Iluminação e Magia V - A INSUSTENTÁVEL LEVEZA DO SER

De estilo decisivamente europeu, isto é, de ritmo lento e cuidadoso, os filmes do diretor Philip Kaufman alcançaram repercussão que vão além do “cult”. Refiro-me, em especial, a “Os Eleitos”; “Henry e June” e “A Insustentável Leveza do Ser” (em 1987 foi indicado para o Oscar). Kaufman, amigo pessoal do escritor theco Milan Kundera — autor do grande romance de amor e erotismo “A Insustentável Leveza do Ser”; livro homônimo no qual o filme foi baseado —, em entrevista concedida à “Revista SET” (nº 12) afirma: “ _ quase nunca vou a Los Angeles. Não é o tipo de mundo, de ambiente, que me interessa: ardiloso, nervoso. Mesmo que você esteja morando lá sem a menor intenção de se deixar engolir por aquele mundo, o mundo puxa você.” Com efeito, tal declaração nos sugere que tanto no dia-a-dia quanto na ficção, Kaufman parece experienciar, sem fugas e sem temores, as exigências daquilo que constitui, em última instância, a nossa existência, isto é, suportar até o limite ou contemplar o abismo que separa o peso e a leveza da existência humana.

O elenco protagonista do filme forma um triângulo amoroso pouco convencional. De um lado, o amor de Tomas (Daniel Day-Lewis) — jovem e promissor médico — por Tereza (Juliete Binoche) — uma simples ex-garçonete. De outro: a libertinagem e o jogo hedonista entre as mulheres que seduzem Tomas, sobretudo Sabina (Lena Olin), uma exuberante pintora. Tomas é mulherengo, e Tereza sente ciúmes terríveis. Duas mulheres, Tereza e Sabina, que amam o mesmo homem: entendimentos, cumplicidades e distintas formas de amar. Um homem que ama duas mulheres de formas diferentes, mas com a mesma intensidade.
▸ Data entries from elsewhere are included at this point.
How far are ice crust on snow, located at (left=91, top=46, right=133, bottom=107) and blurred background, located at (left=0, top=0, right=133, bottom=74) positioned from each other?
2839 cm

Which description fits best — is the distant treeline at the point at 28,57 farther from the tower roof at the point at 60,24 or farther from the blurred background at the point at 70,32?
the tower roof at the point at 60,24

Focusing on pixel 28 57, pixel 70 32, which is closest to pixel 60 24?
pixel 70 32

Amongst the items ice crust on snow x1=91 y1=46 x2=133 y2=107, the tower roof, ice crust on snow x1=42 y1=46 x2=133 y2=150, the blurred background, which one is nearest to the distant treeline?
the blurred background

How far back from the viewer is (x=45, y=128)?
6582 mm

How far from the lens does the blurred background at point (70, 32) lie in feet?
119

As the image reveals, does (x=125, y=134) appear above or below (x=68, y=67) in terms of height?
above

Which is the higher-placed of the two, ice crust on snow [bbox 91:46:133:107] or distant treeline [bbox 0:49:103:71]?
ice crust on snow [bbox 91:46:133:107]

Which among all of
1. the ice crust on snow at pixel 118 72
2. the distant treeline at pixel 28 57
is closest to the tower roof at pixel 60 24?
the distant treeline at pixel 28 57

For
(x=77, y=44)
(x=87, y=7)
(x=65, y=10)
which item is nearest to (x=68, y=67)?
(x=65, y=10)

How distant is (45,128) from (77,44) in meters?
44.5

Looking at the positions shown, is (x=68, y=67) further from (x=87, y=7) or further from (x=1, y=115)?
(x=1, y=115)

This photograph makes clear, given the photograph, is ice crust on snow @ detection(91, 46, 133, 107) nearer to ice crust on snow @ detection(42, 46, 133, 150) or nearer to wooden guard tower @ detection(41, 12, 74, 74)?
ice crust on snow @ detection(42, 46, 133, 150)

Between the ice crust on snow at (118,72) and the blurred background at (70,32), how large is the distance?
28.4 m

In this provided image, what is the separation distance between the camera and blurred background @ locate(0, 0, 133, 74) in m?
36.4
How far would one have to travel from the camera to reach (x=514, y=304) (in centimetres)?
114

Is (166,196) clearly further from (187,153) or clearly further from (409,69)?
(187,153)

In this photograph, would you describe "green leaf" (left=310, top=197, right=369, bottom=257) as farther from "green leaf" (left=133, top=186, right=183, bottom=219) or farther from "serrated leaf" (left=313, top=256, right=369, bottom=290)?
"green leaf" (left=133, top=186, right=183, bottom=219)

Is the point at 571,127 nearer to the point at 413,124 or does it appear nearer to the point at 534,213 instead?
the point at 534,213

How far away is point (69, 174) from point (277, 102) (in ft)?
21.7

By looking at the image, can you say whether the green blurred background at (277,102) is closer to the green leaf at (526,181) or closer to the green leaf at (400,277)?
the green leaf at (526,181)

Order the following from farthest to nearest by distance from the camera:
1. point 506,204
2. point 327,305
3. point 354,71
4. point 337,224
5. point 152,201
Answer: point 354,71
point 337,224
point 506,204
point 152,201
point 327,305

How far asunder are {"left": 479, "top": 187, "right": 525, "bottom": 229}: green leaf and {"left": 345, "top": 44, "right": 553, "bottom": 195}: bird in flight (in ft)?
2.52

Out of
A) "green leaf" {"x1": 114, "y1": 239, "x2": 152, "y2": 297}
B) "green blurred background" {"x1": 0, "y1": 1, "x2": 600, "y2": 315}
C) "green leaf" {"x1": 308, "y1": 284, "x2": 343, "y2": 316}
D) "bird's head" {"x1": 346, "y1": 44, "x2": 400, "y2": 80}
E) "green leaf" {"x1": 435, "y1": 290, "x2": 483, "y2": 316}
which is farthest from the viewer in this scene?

Tereza representa a leveza, insustentável para Tomas, que dela se afasta, para, em seguida, ao se aperceber da incapacidade de fuga (do peso), dela novamente se aproxima, até o limite, na tentativa de não só compreendê-la, bem como a si próprio.

O enquadramento do filme é político. A data é 1968: “Primavera de Praga”; quando os tanques soviéticos sitiam a capital da ex-Theco-Eslováquia. O referido acontecimento histórico transforma a vida dos moradores da capital theca. Com efeito, o que resta nos domínios das vidas particulares dos cidadãos comuns é o impulso supremo da necessidade de liberdade.
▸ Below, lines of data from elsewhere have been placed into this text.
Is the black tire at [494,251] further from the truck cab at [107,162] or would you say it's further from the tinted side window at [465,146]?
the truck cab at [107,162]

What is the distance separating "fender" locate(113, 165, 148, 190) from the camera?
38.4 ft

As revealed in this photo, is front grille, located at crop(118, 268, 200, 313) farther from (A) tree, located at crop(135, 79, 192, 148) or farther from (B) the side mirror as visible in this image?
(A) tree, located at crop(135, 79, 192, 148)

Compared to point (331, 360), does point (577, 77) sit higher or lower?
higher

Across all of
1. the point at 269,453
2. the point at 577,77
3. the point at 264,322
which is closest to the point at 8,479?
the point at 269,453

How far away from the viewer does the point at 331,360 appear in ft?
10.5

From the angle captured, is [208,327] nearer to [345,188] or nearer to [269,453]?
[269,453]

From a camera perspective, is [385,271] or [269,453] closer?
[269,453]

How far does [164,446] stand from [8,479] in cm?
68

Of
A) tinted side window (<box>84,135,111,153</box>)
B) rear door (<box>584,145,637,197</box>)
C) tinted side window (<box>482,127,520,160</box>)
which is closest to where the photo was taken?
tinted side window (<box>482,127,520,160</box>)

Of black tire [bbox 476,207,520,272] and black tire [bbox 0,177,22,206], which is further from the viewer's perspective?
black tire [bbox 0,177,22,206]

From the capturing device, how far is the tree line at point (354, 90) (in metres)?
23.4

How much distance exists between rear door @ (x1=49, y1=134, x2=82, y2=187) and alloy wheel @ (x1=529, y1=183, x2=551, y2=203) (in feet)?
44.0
Com profundas reflexões de caráter existencial, tanto o texto do romancista Kundera quanto a adaptação cinematográfica de Kaufman, ambos nos encantam e nos comovem com a beleza dos argumentos que perpassam os referidos textos (o escrito e o cinematográfico). Um dos argumentos refere-se a uma imagem de realização vital: trata-se do momento em que Tomas conhece Tereza... a imagem de uma mulher abandonada, adoecida, deitada num divã, qual uma criança. Junto à acelerada respiração febril de Tereza, Tomas encosta o rosto ao encontro do dela. Tomas imagina, então, que Tereza, ali, estava há muitos anos e que, naquele momento, morria. Tomas entende que não sobreviveria à morte dela. Assim, estende-se junto a ela, para morrer com ela. O que seria tudo isso senão o amor de Tomas por Tereza que assim se revelava? Seria amor?! Apaixonamo-nos, sempre, pela imagem primeira da pessoa amada?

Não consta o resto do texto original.